I do not mean to hi-jack this thread but where do I start a new thread?  This site changed somewhere in the last few years!


----------



## PrincessFiona60 (Aug 24, 2013)

What are you trying to post Joesfolk?  It really hasn't changed.


----------



## Hoot (Aug 24, 2013)

Click on the Discuss Cooking banner at the top of the page. Then select the area you wish to post in. You will see a button that says "New Thread". Click it and you are off and running


----------



## Greg Who Cooks (Aug 24, 2013)

joesfolk said:


> I do not mean to hi-jack this thread but where do I start a new thread?  This site changed somewhere in the last few years!



Yeppers, the site definitely changed. There's more posts now.


----------



## joesfolk (Aug 25, 2013)

Thanks folks now I see it.


----------



## joesfolk (Aug 25, 2013)

Now can you tell me how to set this up so the newest posts to a thread pop up first?


----------



## PrincessFiona60 (Aug 25, 2013)

joesfolk said:


> Now can you tell me how to set this up so the newest posts to a thread pop up first?
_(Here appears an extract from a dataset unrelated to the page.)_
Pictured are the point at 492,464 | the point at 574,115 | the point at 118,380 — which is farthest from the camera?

I have it set for the newest posts to come foirst for you, If you don't like that setting let me know and I'll change it back.


----------



## Zhizara (Aug 25, 2013)

Welcome back Joesfolk.  I has been awhile.  What'ya been doin'?


----------



## joesfolk (Aug 25, 2013)

Not much...but I've become obscessed with cooking lately so I thought I'd better get back to you guys.  Is there a Discusscooking app for Kindle?


----------



## Dawgluver (Aug 25, 2013)

Do you have the Kindle Fire?  I have the Paperwhite, no app as far as I know for it, but with Fire, there might be, as it's more of a computer.


----------



## joesfolk (Aug 25, 2013)

Yes, I have the Kindle but not the newest one.  Sure would love an easier way to access this site than having to type in the address.


----------



## Dawgluver (Aug 25, 2013)

Hmm.  Joesfolk, I think you're out of luck.  The older Kindles have a very rudimentary computer connection, it takes some fussing around.  It takes forever to connect, and you need a lot of patience, if it works at all.


----------